• SHORT TASK
In the lines from the one containing "Among the things listed as" to the one containing "Answer: 1.71", rename every "purple lavender flower" as "violet lavender blossom" and reproduce those lines with nothing else altered.
** start PROVIDED MATERIAL **
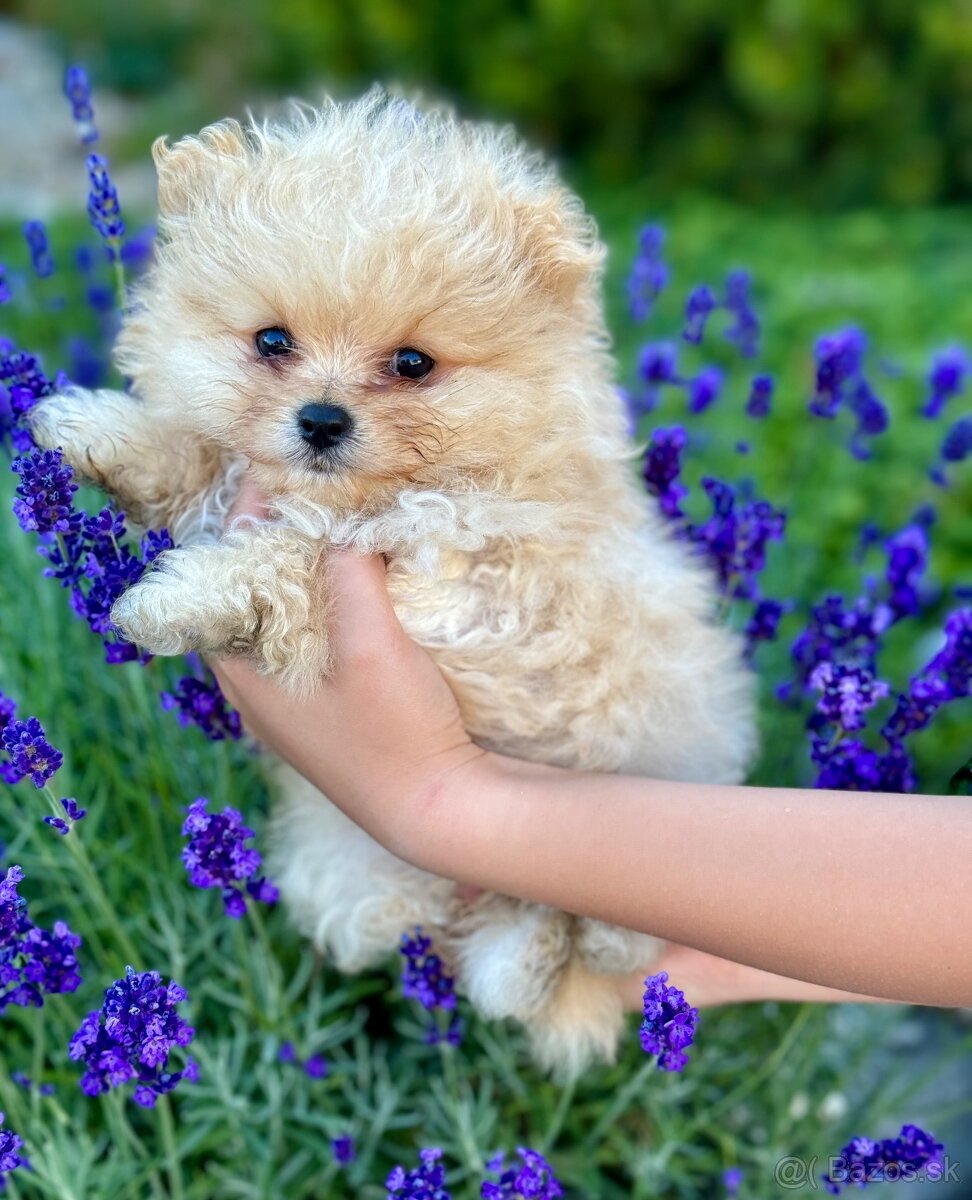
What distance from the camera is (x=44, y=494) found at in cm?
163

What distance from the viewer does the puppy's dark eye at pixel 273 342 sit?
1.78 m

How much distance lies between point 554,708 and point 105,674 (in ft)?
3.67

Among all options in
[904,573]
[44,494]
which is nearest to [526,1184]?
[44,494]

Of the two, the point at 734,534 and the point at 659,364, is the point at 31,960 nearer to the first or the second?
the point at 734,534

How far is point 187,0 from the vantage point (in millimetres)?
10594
** end PROVIDED MATERIAL **
** start PROVIDED MATERIAL **
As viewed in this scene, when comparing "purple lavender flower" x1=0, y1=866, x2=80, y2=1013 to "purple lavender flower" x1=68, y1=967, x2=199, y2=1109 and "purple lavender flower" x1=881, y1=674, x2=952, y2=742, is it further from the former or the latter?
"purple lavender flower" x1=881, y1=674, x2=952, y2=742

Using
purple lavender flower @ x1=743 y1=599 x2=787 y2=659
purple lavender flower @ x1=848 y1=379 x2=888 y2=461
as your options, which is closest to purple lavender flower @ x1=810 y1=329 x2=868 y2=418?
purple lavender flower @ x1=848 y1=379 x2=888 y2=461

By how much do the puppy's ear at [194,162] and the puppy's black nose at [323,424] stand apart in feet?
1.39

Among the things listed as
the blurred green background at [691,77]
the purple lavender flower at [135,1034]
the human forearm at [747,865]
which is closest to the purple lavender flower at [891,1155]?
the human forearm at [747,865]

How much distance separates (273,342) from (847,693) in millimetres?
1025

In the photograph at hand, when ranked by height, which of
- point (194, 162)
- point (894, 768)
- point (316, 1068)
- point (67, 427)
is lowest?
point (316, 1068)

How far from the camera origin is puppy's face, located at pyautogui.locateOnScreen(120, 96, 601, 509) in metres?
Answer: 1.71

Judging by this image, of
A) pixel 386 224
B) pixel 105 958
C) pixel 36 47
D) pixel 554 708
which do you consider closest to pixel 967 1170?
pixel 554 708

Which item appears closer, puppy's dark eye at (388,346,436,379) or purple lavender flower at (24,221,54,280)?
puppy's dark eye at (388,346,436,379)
** end PROVIDED MATERIAL **
• COMPLETE OUTPUT
Among the things listed as
the blurred green background at [691,77]
the violet lavender blossom at [135,1034]
the human forearm at [747,865]
which is closest to the violet lavender blossom at [891,1155]?
the human forearm at [747,865]

How much distance separates (273,342) from (847,693) in millimetres?
1025

In the photograph at hand, when ranked by height, which of
- point (194, 162)
- point (894, 768)
- point (316, 1068)
- point (67, 427)
is lowest?
point (316, 1068)

How far from the camera origin is puppy's face, located at pyautogui.locateOnScreen(120, 96, 601, 509) in metres?
Answer: 1.71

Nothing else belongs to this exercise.